Quartet for Clarinet, Violin, Cello and Piano
Sonata for Clarinet and Piano
Drei leichte Stücke for Cello and Piano
Quintet for Clarinet, two Violins, Viola and Cello
Spectrum Concerts Berlin [Annette von Hehn & Elisabeth Glass (violins), Hartmut Rohde (viola), Frank Dodge (cello), Lars Wouters van den Oudenweijer (clarinet) and Ya-Fei Chuang (piano)]
Reviewed by: Colin Anderson
Reviewed: November 2009
CD No: NAXOS 8.572213
Duration: 73 minutes
It’s always good to encounter the music of Paul Hindemith (1895-1963), a significant and influential composer who once had a ‘bad boy’ reputation but who seems now to be thought of as dry, ‘text-book’ creator, which is both inaccurate and misleading.
This splendid Naxos release includes excellent performances of music that is entirely worth getting to know. The Quartet for Clarinet, Violin, Cello and Piano enjoys lyrical, slightly melancholic, lines contrasted with rhythmically infectious passages (including attractive insect-like buzzes from the clarinet) followed by a wistful slow movement; hardly the work of an academic. With a distinctive and a lengthy finale of unfailing expressive and intense import, this nearly half-hour piece proves to be substantial in not only form but also content.

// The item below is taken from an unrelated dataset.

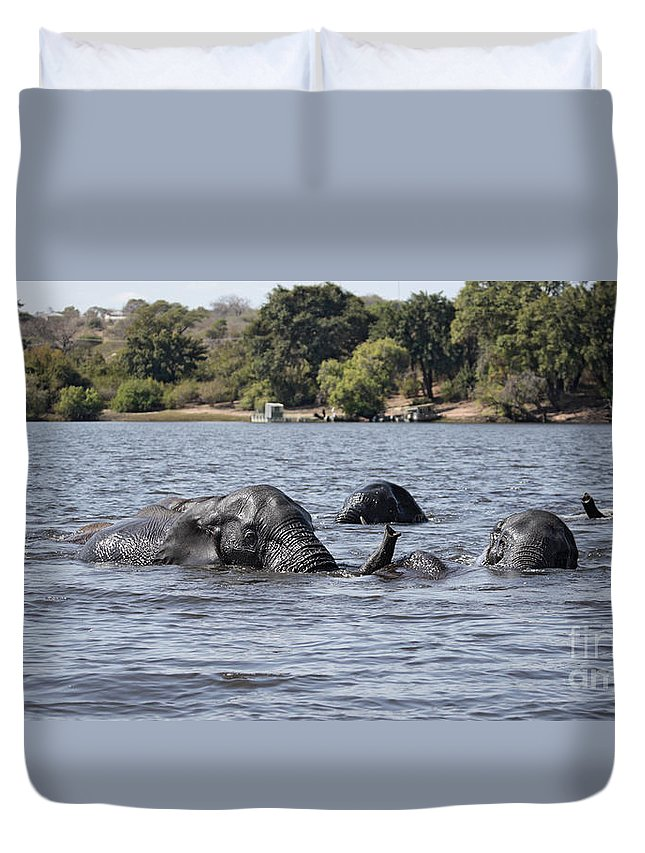 African Elephants Duvet Cover featuring the photograph African Elephants Swimming In The Chobe River by Liz Leyden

The four-movement Clarinet Sonata also engages at a meaningful level – confiding and contrasted, the sly wit of the second movement followed by a sad slow movement and, then, a puckish finale. The three cello pieces sound joys to play, very inviting, and certainly a pleasure to listen to. The 1955 Quintet (the other pieces are from 1938/39) include a sinewy and active opening movement, an introspective second and a folksy (in an abstruse sense) finale to crown a diverting work and round-off a very recommendable release.